Canon 5DS R: new King of DSLR Resolution
Get Canon 5DS R and Zeiss Otus and Zeiss ZE SLR lens B&H Photo.
See review of the Canon 5DS R.
Yes, the Canon 5DS R beats out the Nikon D810 visibly. As for the Canon 5D Mark III, it has seen its day and will keep many shooters happy, but mine is for sale.
I have yet to formally evaluate dynamic range and color with the Canon 5DS/R but impressions are already firm: it’s no Nikon D810 in those areas (and ACR has issues with 5DS files).
If you want the best sharpness today in a DSLR, go with the 5DS R, which has no anti-aliasing filter (Zeiss Otus and certain other quality lenses advised). The 5DS with its anti-aliasing filter lacks the same micro contrast (subtle the plain to see at all times), and I don’t recommend it for peak sharpness; see the comparisons in my review such as the 4-way comparison.

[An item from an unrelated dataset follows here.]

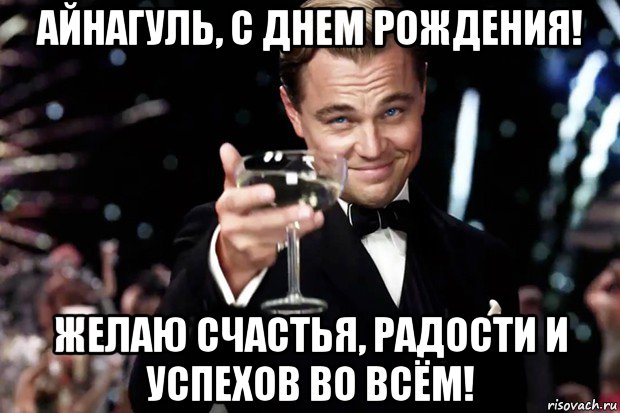 айнагуль, с днем рождения! желаю счастья, радости и успехов во всём!, Мем Великий Гэтсби (бокал за тех)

As I see it, lovely image quality gains are possible with a 100+ megapixel DSLR (with the right lenses). Even against a monochrome sensor, oversampling works. And the naive assumption about megapixels being all about sharpness is a simplistic viewpoint that ignores all the other benefits. All that is needed is advances in sensors to make 100 megapixels a reality (with the quality of today’s 36-50 MP sensors). Sony is already on that track with its 42-megapixels sensor in the A7R II, and the RX10/RX100 sensor density is 148 megapixels, so it’s only a matter of time to scale that up and improve upon it for full frame.